With that, here are some ideas of where to look:

  1. New Lows – Look at the new low list every day.
  2. Value Line – Scan each issue of Value Line on a regular basis. If you are not in the habit of doing this, you can catch up by going through each back issue and flagging all the good businesses that are within your circle of competence.
  3. 13F’s – Follow the disclosures of great investors. A few sites such as gurufocus.com, marketfolly.com and dataroma.com aggregate this information making it easier to follow. Pay attention to the investment process of the investors you choose to follow and whether they run a focused portfolio, in which case their purchases are more meaningful. Also, pay attention to how recent a given purchase is. In addition, be aware that a small position may still have significance if it comprises a large stake in the investee company.
  4. Mutual Fund Letters – Similar to 13F’s with the added benefit that the investors often lay out their case for making a given investment. Hand pick the best: Yacktman, Fairholme, Longleaf, First Pacific Advisors, Akre Capital Management, Third Avenue Value, etc.
  5. Hedge Fund Letters – Pick investors whose process you understand and that fits with what you’re trying to accomplish. Similar to mutual fund letters, the hedge fund managing partner often details his investment theses for various investments.
  6. Business Press – Read the The Wall Street Journal, The New York Times and the The Financial Times on a daily basis. Following Michael Price’s advice, read with purpose, looking for changes that could drive an investment opportunity: new management, restructuring, restatements, acquisitions, busted deals, lawsuits, etc. Also read Barron’s, Forbes, Fortune, BusinessWeek, and The Economist.
  7. Blogs – There are a growing number of high quality blogs with research that equals or, at times, surpasses that available from Wall Street. Seek them out and pay attention. See my “Useful Sites” sidebar as I will be adding to my list of these blogs/sites from time to time.
  8. Screens – Run select screens on a regular basis. Here is a list of screens that Mason Hawkins would run when he started in the investment business: 1) ROC > 12% and less than 8x earnings, 2) < 10x free cash flow, 3) below net asset value, 4) below net asset value plus 20% of PP&E, 5) below book value after taking out intangibles. Follow stocks that meet Joel Greenblatt’s magic formula criteria at magicformulainvesting.com. Also, Value Line publishes several screens of possible cheap stocks  – low P/E’s, low P/B’s, high dividend yield, etc. – in each issue.
  9. Top Businesses – Make a list of the top 100 or 200 business in the world and revalue them on a regular basis.
  10. Trade Magazines/Sites – Seek out and follow trade publications in every industry you understand.
  11. Social Investing SitesValue Investors’ Club (information delayed 90 days for non-members), Seeking Alpha, BloggingStocks, Motley Fool, etc. The Corner of Berkshire & Fairfax Message Board has well-informed posters and high quality discussions.
  12. Subscription Services: Outstanding Investor Digest, Value Investor Insight, The Manual of Ideas are a few examples.
  13. Early Buffett – Following Buffett’s example from when he started his partnership, find a comprehensive database and go through all the listings from A to Z looking for undervalued gems with no analyst coverage.

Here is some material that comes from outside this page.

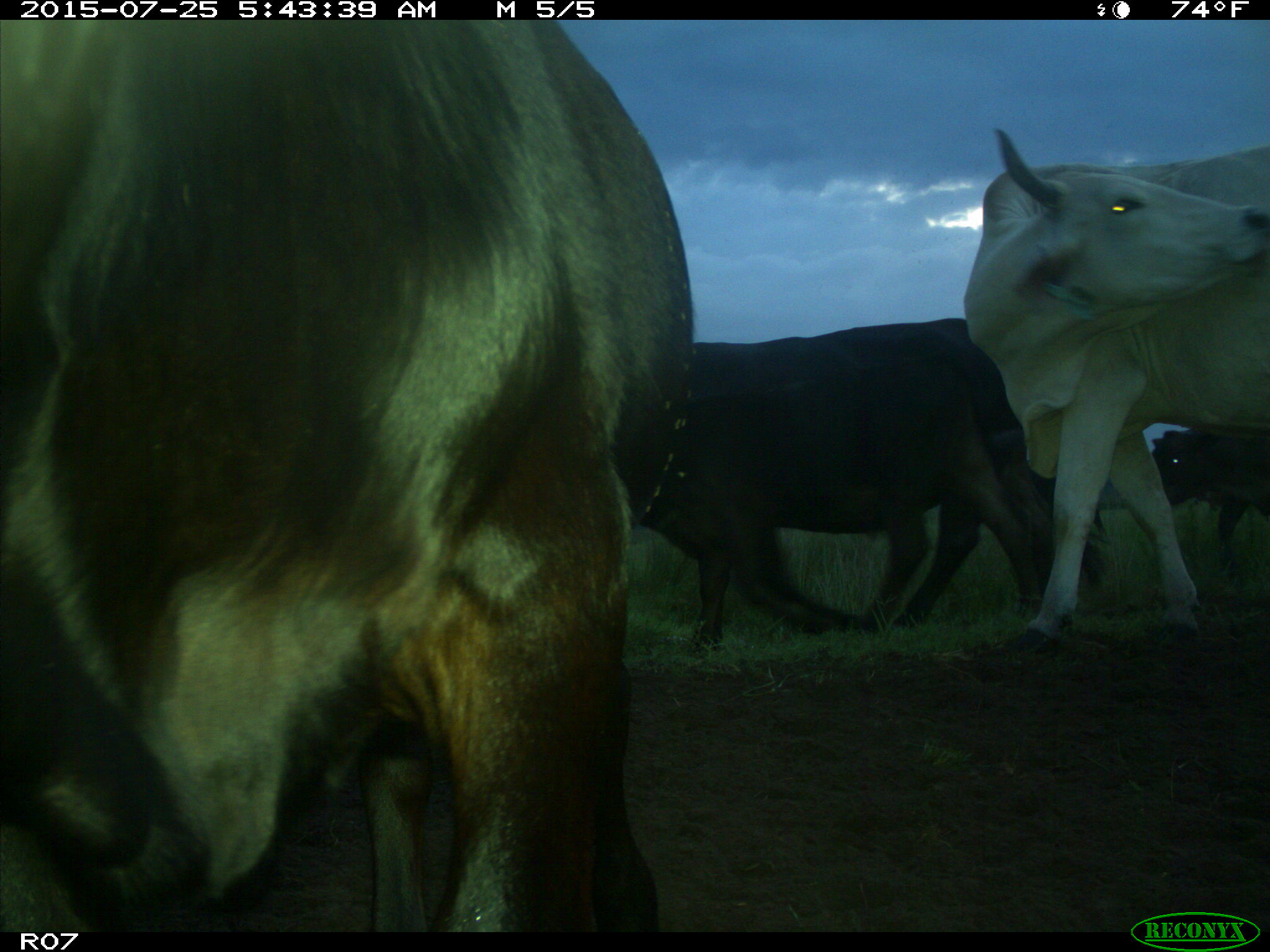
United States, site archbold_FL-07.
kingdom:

Here’s hoping that between all of the above you can find a handful of ideas each year that will allow you to reach your investment goals.

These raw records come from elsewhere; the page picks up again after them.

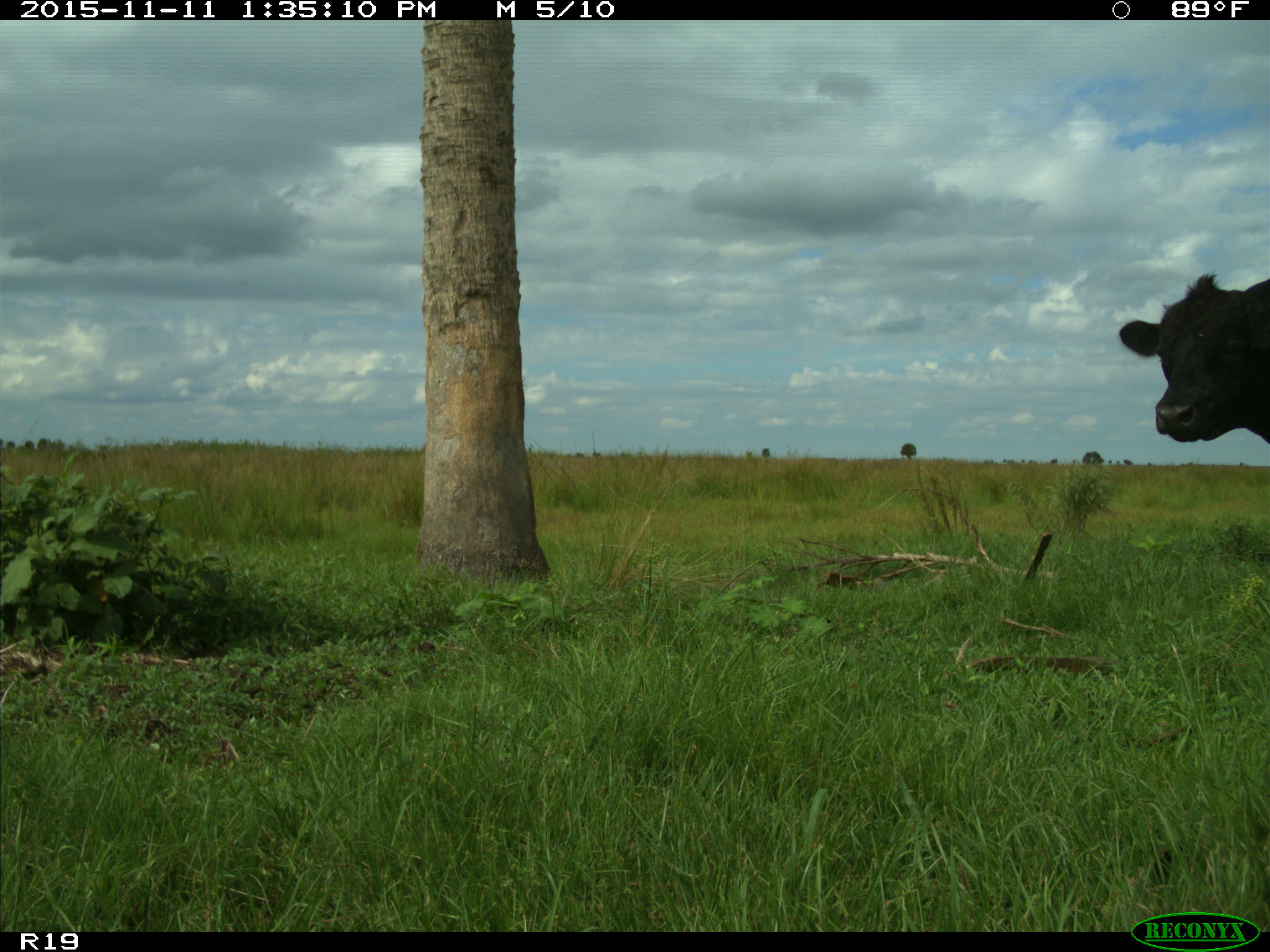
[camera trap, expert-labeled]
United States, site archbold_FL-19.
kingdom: Animalia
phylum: Chordata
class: Mammalia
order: Artiodactyla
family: Bovidae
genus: Bos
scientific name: Bos taurus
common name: domestic cow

4 thoughts on “13 Ideas to Improve Your Search Strategy

  1. Pingback: Links of Interest – August 27, 2010 | GregSpeicher

  2. Matt

    Nice list. There’s one other that I find useful, which may seem counterintuitive – the new 52 week highs list. This can show stocks which are good value because their business has grown substantially, for example due to a great corporate deal, or a new product, new management/strategy, or some other major change.

    By definition, literally all the best stock investments in history must have shown up on the new highs list numerous times. That is not true for any other stock screen factor I am aware of.

  3. Greg Speicher Post author

    Matt, I have thought about setting up this type of list for stocks with a market cap of 500 million to 1 billion to make sure I don’t miss any great new companies with strong growth potential given their relatively small size.

  4. Jugnu Sehgal

    I definitely an thankful for all the grueling work you’ve done keeping this site available for everyone. I truly hope this is online for a long time.